Grand Cru Wine Lounge: Wine Reviews

I love the diversity of wine, that it is made in so many different countries from so many different grapes. There is always something new or exotic to try, a new region or a new varietal. I sometimes feel like an explorer, never knowing what I might discover around the corner in some unexplored area.

So this year's Grand Cru Wine Lounge at the Boston Wine Expo was disappointing because it lacked true diversity. Nearly 90% of the wines were from California, France and Italy. Of the other 10%, there was one from Germany, one from Australia, two from Chile, two from Portugal and maybe two others from the U.S. The variety in previous years has seemed much better so I don't know why this year was different.

Of the wines I tasted, I generally favored the French Burgundies, especially the 1997 Bouchard Pere et Fils 'Enfant Jesus, the 2000 Comte Armand Close des Epeneaux and the 2002 Louis Latour Corton Grancey Grand Cru.

As a different wine, I enjoyed the 2003 August Kessler "Cuvee Max" Spatburgunder.
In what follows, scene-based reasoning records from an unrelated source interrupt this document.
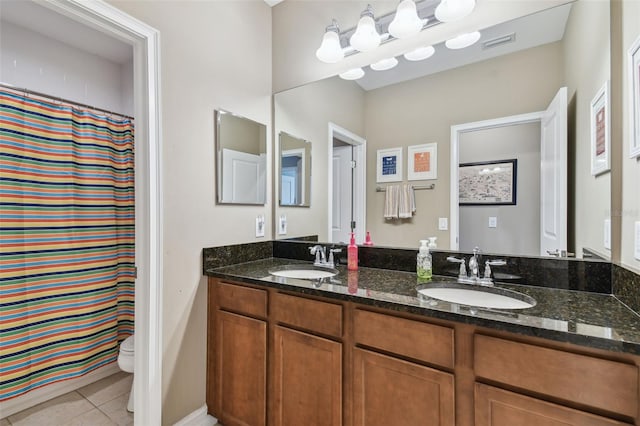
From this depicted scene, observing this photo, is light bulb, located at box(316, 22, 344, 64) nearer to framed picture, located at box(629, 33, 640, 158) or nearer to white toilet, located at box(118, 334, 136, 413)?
framed picture, located at box(629, 33, 640, 158)

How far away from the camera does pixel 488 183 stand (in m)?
1.48

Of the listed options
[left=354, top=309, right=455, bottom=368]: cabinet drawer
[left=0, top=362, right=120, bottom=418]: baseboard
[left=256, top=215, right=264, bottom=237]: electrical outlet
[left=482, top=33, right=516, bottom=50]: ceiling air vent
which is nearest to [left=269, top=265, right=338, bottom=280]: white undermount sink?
[left=256, top=215, right=264, bottom=237]: electrical outlet

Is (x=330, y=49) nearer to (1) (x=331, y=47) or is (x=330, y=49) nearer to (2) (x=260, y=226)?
(1) (x=331, y=47)

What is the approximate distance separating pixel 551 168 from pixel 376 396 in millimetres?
1222

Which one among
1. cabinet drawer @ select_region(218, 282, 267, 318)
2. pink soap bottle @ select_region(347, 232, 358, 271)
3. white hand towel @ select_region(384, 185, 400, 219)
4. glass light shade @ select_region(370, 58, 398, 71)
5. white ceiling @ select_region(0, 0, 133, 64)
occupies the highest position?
white ceiling @ select_region(0, 0, 133, 64)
This is a German Pinot Noir that retails for about $60. The Pinot is from Burgundy rootstock that is over 50 years old. It had an interesting mix of fruit and spice and definitely tasted very Burgundian in style. Yet it might have been a bit more intense than the average Burgundy. I will keep my eye out for more German Pinot Noirs in the future.
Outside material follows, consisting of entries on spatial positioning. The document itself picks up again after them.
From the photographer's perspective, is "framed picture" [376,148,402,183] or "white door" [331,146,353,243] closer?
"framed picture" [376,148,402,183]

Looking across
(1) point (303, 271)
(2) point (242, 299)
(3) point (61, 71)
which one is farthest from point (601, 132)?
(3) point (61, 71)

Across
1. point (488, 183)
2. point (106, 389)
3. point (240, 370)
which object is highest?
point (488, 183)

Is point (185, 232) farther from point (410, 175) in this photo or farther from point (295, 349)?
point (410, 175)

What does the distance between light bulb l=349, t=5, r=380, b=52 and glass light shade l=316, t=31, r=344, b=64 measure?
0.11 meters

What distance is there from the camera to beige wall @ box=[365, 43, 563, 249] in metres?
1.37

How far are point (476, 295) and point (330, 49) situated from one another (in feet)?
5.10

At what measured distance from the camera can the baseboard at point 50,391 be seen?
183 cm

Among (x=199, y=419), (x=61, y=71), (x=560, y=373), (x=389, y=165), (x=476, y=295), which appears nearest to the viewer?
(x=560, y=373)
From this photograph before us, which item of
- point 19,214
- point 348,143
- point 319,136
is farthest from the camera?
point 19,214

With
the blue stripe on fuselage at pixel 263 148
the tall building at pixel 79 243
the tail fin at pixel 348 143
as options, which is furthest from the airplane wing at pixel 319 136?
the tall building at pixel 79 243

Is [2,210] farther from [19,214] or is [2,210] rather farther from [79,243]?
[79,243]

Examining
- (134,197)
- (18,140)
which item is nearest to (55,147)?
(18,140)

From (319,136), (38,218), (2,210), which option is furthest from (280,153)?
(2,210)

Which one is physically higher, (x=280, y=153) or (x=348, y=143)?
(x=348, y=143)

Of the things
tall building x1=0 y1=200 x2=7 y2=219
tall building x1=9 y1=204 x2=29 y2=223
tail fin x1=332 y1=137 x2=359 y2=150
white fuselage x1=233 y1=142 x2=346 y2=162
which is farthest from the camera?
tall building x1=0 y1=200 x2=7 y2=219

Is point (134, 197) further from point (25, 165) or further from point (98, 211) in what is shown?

Another standout for me was the 1999 Paolo Scavino Carobric Barolo, a big, muscular Italian wine. Complex, lingering finish, excellent fruit, spice, leather and so much more.

Many of the other wines at the tasting were good, but not really memorable. I will have to scrutinize the tasting list more closely next year to determine whether I will attend the Grand Cru Wine Lounge again or not.